Text passage
····················
Fleischer said his main problems directing the cast were getting Olivier to tone down his performance, and building up Diamond's confidence. According to Arnaz, Diamond was nervous about his acting debut, and would become irritable when he could not perform a scene. The two directors handled this situation very differently: whereas Furie — who, along with other crew members, was intimidated by Diamond's status as a successful musician — would have the script rewritten to be tailored to Diamond, Fleischer would calm Diamond down and work with him on the scene. Arnaz discovered during filming that she became pregnant two weeks into filming. Months later, when the film premiered, Arnaz could not attend because she was giving birth to her son Simon.

During a scene set in a recording booth, Diamond was having trouble conveying anger during an argument with Arnaz's character. Director Fleischer said that Diamond would go into the adjacent music recording stage where his band was gathered to await his cue and then enter in a supposed rage. During one of the lulls in filming to reset the shot, Fleischer saw him pacing nervously and then suddenly bursting into anger, throwing chairs and smashing equipment. Not wanting to miss an opportunity, the director called "action" and Diamond stormed in and delivered his lines in a very convincing performance. After the scene ended, Fleischer asked the singer what had set him off. He replied that he was upset he couldn't give the desired performance and asked his band to play something to make him angry. "And what did they play?" Fleischer asked. "A Barry Manilow number," replied Diamond.

Barry Spikings of EMI said the film "is being made with some good, old fashioned values in it. There were three screenplays and they were just getting a bit nervous about what they were doing. I said we do the original script and anyone who disagrees should put their hand up there and then." The budget blew up from $8 million to $13 million.

==Reception==
===Box office===
Investor Lew Grade said the box-office "results were disappointing and we weren't able to recoup our prints and advertising costs". However, as the film had been presold to American television for $4 million, losses were minimized. Also, the soundtrack was far more successful and grossed more than the film.
····················
Provided information
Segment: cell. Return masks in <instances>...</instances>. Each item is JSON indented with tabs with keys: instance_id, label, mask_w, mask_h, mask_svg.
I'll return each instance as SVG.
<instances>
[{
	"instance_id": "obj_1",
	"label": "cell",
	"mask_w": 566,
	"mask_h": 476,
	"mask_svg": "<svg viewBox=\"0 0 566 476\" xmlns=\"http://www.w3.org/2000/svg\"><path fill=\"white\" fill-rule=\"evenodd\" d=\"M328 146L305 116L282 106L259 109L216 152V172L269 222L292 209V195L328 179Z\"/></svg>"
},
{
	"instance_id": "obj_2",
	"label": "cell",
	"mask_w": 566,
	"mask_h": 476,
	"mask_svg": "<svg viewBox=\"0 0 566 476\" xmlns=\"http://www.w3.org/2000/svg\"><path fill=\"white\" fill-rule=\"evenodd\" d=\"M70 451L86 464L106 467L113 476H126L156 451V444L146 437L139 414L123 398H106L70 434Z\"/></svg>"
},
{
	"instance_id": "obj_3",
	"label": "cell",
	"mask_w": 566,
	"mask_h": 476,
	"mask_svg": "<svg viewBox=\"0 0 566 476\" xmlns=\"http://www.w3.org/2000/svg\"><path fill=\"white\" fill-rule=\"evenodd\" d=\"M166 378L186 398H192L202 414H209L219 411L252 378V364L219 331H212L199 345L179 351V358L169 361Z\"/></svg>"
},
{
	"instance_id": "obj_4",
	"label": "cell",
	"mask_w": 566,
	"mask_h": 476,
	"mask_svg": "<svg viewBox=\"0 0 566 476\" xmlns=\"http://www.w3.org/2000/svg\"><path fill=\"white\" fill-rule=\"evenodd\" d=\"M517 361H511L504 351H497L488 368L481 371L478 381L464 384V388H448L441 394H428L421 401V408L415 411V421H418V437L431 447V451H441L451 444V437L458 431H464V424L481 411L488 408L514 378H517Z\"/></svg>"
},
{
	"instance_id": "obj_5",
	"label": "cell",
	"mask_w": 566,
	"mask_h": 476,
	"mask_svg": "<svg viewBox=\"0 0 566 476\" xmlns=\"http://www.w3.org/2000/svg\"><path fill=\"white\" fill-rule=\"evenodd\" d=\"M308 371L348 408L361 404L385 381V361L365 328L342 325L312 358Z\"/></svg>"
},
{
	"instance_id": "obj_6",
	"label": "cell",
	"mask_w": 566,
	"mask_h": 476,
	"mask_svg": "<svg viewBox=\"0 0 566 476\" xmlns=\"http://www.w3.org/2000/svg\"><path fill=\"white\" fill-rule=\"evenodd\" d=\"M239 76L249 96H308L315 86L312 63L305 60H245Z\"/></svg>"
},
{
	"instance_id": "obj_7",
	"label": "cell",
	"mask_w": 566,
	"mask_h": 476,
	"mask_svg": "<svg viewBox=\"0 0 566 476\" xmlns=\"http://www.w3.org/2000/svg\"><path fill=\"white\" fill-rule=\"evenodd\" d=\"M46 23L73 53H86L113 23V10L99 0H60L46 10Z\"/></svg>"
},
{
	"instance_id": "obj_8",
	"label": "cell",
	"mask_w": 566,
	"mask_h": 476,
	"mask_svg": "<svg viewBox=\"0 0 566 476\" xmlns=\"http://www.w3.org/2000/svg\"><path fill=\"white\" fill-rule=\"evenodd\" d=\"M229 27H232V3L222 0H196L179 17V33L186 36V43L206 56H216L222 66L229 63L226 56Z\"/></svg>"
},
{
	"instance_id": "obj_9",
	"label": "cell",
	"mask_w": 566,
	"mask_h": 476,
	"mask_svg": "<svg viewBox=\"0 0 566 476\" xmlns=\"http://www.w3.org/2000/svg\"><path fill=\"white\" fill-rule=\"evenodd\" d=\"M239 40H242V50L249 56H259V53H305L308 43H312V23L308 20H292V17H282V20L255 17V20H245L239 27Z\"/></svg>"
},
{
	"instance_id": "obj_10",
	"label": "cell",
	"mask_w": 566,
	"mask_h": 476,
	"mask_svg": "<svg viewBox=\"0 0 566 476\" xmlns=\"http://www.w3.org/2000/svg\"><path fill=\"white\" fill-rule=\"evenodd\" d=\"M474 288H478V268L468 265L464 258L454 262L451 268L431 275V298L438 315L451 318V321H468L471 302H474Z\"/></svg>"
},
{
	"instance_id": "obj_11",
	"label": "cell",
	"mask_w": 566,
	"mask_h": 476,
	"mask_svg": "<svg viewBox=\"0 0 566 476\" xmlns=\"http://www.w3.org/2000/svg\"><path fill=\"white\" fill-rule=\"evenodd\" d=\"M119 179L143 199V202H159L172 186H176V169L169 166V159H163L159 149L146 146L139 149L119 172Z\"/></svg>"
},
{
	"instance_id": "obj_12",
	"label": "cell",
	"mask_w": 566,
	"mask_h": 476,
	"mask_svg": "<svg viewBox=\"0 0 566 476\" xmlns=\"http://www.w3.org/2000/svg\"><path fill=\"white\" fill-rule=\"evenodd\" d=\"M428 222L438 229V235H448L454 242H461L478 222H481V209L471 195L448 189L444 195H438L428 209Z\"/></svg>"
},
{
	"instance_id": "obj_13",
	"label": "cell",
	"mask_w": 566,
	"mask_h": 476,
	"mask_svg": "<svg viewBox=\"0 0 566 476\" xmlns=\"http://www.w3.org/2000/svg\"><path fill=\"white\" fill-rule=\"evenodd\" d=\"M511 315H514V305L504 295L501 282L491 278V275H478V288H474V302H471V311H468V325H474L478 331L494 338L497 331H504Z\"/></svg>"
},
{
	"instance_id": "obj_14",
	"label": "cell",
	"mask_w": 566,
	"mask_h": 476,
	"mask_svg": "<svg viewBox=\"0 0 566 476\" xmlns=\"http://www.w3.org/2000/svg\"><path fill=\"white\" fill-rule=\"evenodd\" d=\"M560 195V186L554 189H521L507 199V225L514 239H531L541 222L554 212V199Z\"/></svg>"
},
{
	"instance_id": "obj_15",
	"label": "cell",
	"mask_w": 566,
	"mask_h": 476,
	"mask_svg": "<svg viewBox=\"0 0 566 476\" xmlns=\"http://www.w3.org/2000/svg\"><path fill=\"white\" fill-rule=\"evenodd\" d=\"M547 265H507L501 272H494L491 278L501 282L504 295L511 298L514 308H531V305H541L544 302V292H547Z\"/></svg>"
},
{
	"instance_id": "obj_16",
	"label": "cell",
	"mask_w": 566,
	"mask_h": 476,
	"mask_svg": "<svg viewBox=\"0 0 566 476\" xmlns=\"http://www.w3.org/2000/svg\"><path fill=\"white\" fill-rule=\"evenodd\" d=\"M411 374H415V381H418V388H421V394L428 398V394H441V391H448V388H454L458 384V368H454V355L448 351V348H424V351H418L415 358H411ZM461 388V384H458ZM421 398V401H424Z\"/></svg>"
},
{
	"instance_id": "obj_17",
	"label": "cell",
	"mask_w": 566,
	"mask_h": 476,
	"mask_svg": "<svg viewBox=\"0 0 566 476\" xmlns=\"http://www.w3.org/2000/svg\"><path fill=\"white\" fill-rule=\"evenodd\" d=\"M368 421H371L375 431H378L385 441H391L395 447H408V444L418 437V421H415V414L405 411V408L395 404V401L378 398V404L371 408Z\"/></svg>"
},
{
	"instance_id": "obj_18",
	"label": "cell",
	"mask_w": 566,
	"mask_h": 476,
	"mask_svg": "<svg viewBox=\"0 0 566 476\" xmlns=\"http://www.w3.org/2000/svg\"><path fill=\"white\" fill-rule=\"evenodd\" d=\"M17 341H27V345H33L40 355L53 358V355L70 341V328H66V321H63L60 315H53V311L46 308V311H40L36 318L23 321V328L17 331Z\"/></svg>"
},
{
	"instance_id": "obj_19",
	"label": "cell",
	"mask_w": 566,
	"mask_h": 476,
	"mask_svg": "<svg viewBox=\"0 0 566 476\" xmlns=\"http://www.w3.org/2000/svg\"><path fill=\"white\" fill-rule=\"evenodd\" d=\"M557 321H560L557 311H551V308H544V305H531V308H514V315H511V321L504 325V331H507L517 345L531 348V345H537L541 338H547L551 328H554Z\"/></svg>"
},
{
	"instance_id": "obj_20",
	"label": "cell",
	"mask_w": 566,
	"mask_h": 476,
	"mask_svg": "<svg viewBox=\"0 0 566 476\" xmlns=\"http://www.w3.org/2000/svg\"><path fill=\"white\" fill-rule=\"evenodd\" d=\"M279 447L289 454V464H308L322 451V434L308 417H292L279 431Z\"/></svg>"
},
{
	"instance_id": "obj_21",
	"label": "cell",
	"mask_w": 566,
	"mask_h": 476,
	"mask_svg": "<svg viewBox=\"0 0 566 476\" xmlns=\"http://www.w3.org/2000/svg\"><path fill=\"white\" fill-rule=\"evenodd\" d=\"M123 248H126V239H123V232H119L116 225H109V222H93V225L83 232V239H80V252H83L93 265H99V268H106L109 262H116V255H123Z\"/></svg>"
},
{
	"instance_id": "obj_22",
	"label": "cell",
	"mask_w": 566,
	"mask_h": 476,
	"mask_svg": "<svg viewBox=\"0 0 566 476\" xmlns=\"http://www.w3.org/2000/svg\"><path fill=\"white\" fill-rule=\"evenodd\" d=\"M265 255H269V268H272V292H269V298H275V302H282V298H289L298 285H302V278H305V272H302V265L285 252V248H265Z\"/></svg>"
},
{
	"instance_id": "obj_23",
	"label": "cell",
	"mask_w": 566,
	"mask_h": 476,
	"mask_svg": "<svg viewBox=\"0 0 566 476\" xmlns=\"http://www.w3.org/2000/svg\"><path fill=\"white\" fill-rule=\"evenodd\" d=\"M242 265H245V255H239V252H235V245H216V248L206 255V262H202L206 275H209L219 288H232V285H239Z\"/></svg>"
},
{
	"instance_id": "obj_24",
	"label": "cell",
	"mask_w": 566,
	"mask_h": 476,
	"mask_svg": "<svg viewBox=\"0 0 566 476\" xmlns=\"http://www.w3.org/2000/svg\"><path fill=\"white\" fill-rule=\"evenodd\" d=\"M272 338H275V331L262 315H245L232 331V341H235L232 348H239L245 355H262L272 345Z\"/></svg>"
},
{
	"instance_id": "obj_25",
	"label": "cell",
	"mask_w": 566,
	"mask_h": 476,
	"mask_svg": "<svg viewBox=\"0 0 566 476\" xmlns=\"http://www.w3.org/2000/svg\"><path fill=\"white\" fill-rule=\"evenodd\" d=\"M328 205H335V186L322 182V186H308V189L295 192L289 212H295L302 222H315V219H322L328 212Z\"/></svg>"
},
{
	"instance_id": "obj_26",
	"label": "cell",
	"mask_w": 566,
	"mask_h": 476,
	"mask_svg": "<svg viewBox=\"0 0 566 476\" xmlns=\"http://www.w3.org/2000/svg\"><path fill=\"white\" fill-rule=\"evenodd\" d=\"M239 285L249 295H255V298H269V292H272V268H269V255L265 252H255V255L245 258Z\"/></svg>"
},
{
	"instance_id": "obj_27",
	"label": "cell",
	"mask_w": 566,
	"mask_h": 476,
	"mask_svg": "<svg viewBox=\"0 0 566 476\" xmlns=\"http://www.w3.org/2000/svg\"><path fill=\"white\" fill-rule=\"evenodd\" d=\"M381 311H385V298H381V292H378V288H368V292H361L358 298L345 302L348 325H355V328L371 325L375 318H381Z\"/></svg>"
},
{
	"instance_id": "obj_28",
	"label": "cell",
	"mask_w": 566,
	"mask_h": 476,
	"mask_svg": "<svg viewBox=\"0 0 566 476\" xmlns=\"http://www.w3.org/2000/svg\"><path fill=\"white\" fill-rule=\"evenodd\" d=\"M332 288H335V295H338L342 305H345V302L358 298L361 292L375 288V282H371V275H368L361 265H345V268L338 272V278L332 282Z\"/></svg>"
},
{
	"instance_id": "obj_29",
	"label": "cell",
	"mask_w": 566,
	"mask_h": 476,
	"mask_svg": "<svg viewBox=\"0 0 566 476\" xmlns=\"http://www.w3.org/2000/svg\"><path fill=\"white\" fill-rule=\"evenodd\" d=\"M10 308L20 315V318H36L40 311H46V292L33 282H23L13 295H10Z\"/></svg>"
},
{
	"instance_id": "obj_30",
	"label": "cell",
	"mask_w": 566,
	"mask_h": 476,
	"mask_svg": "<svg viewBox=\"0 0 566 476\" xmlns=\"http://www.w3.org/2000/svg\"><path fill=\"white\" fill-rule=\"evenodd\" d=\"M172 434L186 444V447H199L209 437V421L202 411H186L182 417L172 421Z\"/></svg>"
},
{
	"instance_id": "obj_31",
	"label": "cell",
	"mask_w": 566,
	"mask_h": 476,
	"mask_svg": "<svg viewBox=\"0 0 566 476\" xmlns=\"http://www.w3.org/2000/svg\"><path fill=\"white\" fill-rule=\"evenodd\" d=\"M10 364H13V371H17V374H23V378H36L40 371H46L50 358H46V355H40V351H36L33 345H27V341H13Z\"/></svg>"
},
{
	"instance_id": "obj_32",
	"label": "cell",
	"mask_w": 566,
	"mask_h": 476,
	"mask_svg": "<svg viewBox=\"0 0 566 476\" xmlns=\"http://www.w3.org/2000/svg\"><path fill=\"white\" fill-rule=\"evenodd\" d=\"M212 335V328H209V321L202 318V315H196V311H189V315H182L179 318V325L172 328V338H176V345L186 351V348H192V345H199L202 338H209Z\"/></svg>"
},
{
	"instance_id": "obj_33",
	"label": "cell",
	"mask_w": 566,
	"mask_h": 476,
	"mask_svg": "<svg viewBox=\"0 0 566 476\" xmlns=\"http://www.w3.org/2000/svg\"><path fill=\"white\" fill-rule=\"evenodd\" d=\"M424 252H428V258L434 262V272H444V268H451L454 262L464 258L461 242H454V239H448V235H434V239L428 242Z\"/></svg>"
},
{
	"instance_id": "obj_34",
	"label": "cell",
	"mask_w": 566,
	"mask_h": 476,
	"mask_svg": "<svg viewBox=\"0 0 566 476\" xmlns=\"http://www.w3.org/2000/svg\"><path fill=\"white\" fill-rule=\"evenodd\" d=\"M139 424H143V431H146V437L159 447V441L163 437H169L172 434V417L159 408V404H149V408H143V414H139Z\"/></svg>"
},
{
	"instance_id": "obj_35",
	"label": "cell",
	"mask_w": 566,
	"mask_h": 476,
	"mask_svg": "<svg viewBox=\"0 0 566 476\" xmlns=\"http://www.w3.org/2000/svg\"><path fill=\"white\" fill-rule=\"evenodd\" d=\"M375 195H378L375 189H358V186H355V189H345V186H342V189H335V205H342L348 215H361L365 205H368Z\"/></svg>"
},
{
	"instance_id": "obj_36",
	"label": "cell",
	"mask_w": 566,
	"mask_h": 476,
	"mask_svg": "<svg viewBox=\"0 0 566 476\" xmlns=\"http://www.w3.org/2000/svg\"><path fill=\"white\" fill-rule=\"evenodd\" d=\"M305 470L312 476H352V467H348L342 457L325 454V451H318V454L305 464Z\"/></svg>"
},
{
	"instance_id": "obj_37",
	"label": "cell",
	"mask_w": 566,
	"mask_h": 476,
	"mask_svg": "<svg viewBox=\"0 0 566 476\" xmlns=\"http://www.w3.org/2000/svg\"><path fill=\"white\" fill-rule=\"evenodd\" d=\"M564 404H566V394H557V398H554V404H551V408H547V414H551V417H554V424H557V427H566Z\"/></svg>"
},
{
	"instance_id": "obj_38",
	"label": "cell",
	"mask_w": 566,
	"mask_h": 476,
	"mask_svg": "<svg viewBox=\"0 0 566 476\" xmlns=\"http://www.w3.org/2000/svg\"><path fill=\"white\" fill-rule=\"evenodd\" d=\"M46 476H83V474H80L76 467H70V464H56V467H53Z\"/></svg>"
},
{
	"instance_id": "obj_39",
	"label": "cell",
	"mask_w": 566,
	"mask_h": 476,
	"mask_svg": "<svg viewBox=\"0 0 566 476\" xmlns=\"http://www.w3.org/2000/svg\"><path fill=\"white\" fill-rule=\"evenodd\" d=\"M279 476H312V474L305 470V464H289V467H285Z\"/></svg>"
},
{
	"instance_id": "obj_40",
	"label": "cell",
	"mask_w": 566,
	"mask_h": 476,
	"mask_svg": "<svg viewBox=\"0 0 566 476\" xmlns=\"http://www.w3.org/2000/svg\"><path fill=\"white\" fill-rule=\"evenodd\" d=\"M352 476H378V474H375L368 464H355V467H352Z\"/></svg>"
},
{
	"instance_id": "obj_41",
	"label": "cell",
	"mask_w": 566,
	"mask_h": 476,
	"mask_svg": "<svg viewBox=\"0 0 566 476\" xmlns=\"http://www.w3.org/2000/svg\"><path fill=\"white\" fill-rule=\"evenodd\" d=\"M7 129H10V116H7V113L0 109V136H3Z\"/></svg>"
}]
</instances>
····················
Things to do
1) In the text on the film's making:
(a) What did Diamond's band play to make him angry before the recording-booth scene?
(b) How much did the budget grow, in dollars?
(c) For how much had the film been presold to American television?
2) Could you pick up the text on the film's making after its last sentence and carry it on?

Your responses
1)
(a) A Barry Manilow number.
(b) It grew from $8 million to $13 million.
(c) $4 million.

2)
The film cost over $15 million and needed to earn over $35 million to break even but only brought in $14 million on its initial domestic run. The film however earned over $27 million worldwide. Diamond's acting fee, including percentages, reached $2.5 million while it was estimated he earned more than $6 million from the soundtrack.

===Critical===
The remake received a predominance of negative reviews from critics, although some were positive. On Metacritic, the film has a weighted average score of 37 out of 100, based on 8 critics, indicating "generally unfavorable reviews". It also has a rating of 26% on Rotten Tomatoes from 23 reviews, the critical consensus on the website saying "Neil Diamond's foray into acting is a total miss in this gaudy and unconvincing remake, with Laurence Olivier on hand to deliver an excruciatingly campy performance."

====Domestic reception====
Roger Ebert from the Chicago Sun-Times, awarding it one star out of four, wrote that the remake "has so many things wrong with it that a review threatens to become a list." His colleague, Gene Siskel of the Chicago Tribune, commended Arnaz's performance in the film, remarking that "what the daughter of Lucy and Desi does so well is perform quietly but confidently when everyone else is chewing the scenery", adding:

As for Diamond, he performs his ballads well enough. His major problem, however, is a script that forces him to do some very foolish things — such as segue from a bar mitzvah melody into a pop romance ditty; impersonate a washed-out Willie Nelson on a month of lost weekend drunken binges; and sing a closing production number (that he wrote) that includes a refrain from "America" ("My Country 'Tis of Thee.")

That song points up an interesting development in the history of The Jazz Singer. The 1925 play spoke to the generation of immigrant children who wanted to break away from the tradition of their parents.

But 55 years later, when America's ethnic groups are rediscovering their traditions, we don't accept Jess' career move as easily. Frankly, we see his religious tradition as having much more value than the plastic Hollywood pop music world he yearns to inhabit. (Jolson wanted to sing jazz.) In other words, at the movie's end when we see old cantor Olivier capitulate and applaud his son in concert, we feel like saying, "Hey, cantor, haven't you got anything better to do than go to a Neil Diamond concert?"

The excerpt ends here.